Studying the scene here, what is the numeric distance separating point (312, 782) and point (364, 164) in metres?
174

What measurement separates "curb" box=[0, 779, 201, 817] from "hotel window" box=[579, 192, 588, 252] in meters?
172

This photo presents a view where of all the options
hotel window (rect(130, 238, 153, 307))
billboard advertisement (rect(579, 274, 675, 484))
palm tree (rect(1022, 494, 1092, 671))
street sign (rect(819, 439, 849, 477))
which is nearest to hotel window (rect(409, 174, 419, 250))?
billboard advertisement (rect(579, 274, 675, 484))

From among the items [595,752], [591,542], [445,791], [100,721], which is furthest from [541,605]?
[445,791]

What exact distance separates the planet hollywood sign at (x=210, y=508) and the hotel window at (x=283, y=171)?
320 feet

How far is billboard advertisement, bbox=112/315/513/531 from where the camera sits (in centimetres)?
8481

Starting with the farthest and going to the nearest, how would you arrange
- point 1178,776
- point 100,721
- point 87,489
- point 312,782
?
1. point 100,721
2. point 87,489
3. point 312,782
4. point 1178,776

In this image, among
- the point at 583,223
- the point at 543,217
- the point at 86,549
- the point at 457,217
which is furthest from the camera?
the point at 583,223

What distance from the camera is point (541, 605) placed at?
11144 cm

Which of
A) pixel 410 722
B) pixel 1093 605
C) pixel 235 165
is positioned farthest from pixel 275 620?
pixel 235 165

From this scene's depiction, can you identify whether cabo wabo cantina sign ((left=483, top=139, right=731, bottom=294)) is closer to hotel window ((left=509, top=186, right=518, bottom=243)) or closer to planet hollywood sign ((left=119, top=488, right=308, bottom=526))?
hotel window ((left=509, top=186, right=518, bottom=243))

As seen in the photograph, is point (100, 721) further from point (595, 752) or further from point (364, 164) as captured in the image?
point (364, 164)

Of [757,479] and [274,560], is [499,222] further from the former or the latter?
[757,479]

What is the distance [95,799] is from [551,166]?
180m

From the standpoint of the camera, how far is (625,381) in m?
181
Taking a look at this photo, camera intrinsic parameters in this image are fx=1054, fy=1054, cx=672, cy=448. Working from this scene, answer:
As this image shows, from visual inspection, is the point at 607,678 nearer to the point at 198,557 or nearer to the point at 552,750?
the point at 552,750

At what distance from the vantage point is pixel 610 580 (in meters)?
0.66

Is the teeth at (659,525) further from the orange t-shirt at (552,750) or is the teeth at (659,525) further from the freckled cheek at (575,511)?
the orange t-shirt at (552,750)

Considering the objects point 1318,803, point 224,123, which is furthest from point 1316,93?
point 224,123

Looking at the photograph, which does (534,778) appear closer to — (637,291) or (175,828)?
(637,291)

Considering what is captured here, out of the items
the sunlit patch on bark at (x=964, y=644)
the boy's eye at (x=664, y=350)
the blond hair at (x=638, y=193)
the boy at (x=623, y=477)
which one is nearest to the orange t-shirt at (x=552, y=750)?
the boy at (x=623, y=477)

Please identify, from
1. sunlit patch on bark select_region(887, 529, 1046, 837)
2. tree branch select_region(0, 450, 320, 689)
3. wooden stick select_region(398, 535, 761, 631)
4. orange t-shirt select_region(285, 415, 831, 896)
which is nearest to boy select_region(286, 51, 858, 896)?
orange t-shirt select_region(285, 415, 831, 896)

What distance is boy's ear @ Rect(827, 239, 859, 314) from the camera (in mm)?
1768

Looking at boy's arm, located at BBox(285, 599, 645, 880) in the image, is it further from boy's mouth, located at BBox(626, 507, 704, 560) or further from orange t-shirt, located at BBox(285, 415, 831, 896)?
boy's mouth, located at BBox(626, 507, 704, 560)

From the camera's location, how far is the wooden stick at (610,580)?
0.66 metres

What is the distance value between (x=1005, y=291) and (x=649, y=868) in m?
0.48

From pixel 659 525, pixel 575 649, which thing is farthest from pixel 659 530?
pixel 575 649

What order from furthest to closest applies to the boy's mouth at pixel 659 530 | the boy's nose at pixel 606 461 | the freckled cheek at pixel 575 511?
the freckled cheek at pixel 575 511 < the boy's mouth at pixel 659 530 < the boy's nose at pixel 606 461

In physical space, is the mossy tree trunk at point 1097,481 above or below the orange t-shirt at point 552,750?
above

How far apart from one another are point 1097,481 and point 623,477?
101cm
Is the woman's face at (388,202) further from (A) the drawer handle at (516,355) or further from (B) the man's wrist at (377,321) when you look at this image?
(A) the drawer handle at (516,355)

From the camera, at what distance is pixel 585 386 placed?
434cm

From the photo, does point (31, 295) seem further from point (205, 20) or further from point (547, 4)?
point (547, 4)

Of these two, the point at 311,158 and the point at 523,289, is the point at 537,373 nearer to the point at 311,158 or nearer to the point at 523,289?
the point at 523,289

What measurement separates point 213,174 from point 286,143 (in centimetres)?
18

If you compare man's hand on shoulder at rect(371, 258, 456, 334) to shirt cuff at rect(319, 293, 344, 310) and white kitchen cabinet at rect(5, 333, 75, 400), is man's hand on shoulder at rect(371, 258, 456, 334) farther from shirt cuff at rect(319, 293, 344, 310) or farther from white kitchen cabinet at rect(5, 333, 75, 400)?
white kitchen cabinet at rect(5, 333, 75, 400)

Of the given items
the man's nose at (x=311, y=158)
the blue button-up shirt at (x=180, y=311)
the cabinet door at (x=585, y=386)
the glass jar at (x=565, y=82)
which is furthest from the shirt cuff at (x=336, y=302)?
===
EXERCISE REQUIREMENTS: Starting at the beginning of the records and ending with the line that contains "4. point 1178,776", output each line as a JSON list of strings, one string per line, with blank lines left out.

TASK RESULT:
[
  "Studying the scene here, what is the numeric distance separating point (312, 782) and point (364, 164) in metres?",
  "174",
  "What measurement separates \"curb\" box=[0, 779, 201, 817] from \"hotel window\" box=[579, 192, 588, 252] in meters?",
  "172",
  "This photo presents a view where of all the options",
  "hotel window (rect(130, 238, 153, 307))",
  "billboard advertisement (rect(579, 274, 675, 484))",
  "palm tree (rect(1022, 494, 1092, 671))",
  "street sign (rect(819, 439, 849, 477))",
  "which is nearest to hotel window (rect(409, 174, 419, 250))?",
  "billboard advertisement (rect(579, 274, 675, 484))",
  "From among the items [595,752], [591,542], [445,791], [100,721], which is furthest from [541,605]?",
  "[445,791]",
  "What exact distance separates the planet hollywood sign at (x=210, y=508) and the hotel window at (x=283, y=171)?",
  "320 feet",
  "How far is billboard advertisement, bbox=112/315/513/531 from where the camera sits (in centimetres)?",
  "8481",
  "Starting with the farthest and going to the nearest, how would you arrange",
  "- point 1178,776",
  "- point 100,721",
  "- point 87,489",
  "- point 312,782",
  "?",
  "1. point 100,721",
  "2. point 87,489",
  "3. point 312,782",
  "4. point 1178,776"
]